ステロイド外用薬が必要なくらい皮膚に炎症を起こしていても、医療機関に受診していなかったり、診察した小児科医が皮膚科の知識が乏しく、適切な薬が処方されていないケースがあります。
2.薬を適切に使用できていない
処方した軟膏・ローションを適切に使用していないケースも多々あります。
一番多いのは『ステロイド外用薬は怖いから』『薄く伸ばすように言われた』といったケースです。
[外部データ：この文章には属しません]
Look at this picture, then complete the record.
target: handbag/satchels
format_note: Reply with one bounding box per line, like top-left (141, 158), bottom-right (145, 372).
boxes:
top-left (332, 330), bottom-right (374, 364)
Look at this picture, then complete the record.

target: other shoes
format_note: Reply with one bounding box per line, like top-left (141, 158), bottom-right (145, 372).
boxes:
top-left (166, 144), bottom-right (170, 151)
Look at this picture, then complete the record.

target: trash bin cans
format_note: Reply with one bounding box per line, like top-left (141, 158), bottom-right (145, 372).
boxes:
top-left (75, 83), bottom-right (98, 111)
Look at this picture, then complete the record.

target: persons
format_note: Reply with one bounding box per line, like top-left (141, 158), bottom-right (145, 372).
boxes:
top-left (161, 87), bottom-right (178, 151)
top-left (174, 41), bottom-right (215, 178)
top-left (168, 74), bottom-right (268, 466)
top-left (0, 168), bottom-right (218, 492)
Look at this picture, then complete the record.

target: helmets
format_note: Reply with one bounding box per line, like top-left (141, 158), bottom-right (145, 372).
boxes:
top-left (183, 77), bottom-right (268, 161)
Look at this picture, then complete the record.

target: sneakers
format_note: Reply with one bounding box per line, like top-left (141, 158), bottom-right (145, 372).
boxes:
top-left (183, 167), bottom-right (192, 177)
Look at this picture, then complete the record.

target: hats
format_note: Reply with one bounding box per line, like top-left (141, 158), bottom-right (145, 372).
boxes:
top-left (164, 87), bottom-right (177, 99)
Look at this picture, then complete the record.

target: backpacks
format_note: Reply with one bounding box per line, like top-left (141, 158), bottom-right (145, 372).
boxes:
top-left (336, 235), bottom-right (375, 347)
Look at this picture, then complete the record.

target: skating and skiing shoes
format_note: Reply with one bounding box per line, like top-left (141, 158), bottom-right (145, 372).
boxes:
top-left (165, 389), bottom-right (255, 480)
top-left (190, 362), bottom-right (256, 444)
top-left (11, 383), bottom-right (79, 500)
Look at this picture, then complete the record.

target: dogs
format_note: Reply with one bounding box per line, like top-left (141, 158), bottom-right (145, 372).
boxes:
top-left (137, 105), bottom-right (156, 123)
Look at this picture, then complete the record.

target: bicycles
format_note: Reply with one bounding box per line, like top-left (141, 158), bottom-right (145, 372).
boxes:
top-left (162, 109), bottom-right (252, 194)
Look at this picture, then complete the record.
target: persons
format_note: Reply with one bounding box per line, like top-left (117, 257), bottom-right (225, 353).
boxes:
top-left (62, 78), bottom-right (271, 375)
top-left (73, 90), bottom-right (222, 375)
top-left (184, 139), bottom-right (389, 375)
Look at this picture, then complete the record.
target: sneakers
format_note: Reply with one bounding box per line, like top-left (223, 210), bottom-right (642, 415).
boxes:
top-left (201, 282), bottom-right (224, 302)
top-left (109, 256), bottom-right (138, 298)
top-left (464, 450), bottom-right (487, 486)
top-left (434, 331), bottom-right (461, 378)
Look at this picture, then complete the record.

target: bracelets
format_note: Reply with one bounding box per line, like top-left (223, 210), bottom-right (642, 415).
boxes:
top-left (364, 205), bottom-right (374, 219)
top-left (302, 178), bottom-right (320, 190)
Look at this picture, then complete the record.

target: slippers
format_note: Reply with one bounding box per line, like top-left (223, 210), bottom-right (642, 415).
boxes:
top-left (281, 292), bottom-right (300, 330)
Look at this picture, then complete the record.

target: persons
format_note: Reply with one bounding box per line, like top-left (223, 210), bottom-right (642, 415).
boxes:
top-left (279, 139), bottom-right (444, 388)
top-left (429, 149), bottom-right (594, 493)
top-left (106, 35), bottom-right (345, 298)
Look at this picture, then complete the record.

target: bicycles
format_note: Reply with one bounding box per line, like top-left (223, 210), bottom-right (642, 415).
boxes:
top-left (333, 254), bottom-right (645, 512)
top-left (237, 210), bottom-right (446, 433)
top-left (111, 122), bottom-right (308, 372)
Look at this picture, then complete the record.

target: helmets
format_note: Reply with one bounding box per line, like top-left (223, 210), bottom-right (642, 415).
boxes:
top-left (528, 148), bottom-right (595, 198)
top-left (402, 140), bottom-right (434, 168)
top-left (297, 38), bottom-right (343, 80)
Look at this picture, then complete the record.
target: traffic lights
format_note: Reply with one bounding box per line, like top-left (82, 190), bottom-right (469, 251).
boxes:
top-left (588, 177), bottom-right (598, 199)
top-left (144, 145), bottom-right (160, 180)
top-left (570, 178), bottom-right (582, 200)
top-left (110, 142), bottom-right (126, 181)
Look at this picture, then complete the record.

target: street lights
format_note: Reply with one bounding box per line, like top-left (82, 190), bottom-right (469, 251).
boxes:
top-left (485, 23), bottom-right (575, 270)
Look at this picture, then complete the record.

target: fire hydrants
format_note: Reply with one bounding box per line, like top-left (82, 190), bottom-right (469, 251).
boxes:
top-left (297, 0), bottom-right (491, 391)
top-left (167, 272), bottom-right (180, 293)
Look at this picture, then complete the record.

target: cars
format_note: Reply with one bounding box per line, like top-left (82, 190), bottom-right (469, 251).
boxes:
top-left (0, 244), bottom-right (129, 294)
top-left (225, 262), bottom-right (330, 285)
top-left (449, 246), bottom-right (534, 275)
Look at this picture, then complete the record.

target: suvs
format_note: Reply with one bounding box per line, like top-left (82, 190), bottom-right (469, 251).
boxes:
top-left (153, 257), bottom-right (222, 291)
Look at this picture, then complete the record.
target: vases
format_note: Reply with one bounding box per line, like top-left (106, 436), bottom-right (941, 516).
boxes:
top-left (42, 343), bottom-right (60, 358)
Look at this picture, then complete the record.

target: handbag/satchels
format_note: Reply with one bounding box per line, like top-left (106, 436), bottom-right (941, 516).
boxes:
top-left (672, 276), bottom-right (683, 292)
通常、ステロイド外用薬の強さは医師側で調節しているので、薄く塗る必要は全くありません。
むしろ、最初はしっかり塗って、早く皮膚の炎症を止めたほうが、結果的にステロイドを塗る量は少なくなります。
ステロイドの塗り薬は、飲み薬とは違って、正しく使えば副作用も最小限に抑えられますので、恐れる必要はありません。
自己判断で食事制限をしないで
10年以上前は、アレルギー疾患の発症予防に、盛んに食事制限をされていた時期はありましたが、残念ながら『食事制限がアレルギー疾患の発症予防に有効』を支持する決定的な科学的根拠はありません。
もちろん、授乳中にお母さんが食事を制限しても、こどものアレルギー疾患の発症予防にならないことがほとんどです。
食事制限にもかなりデメリットがあり、栄養バランスが偏るため、こどもの発達・成長に悪影響を与える危険性があります。
ですので、安易に自己判断で食事制限を行わないようにしましょう。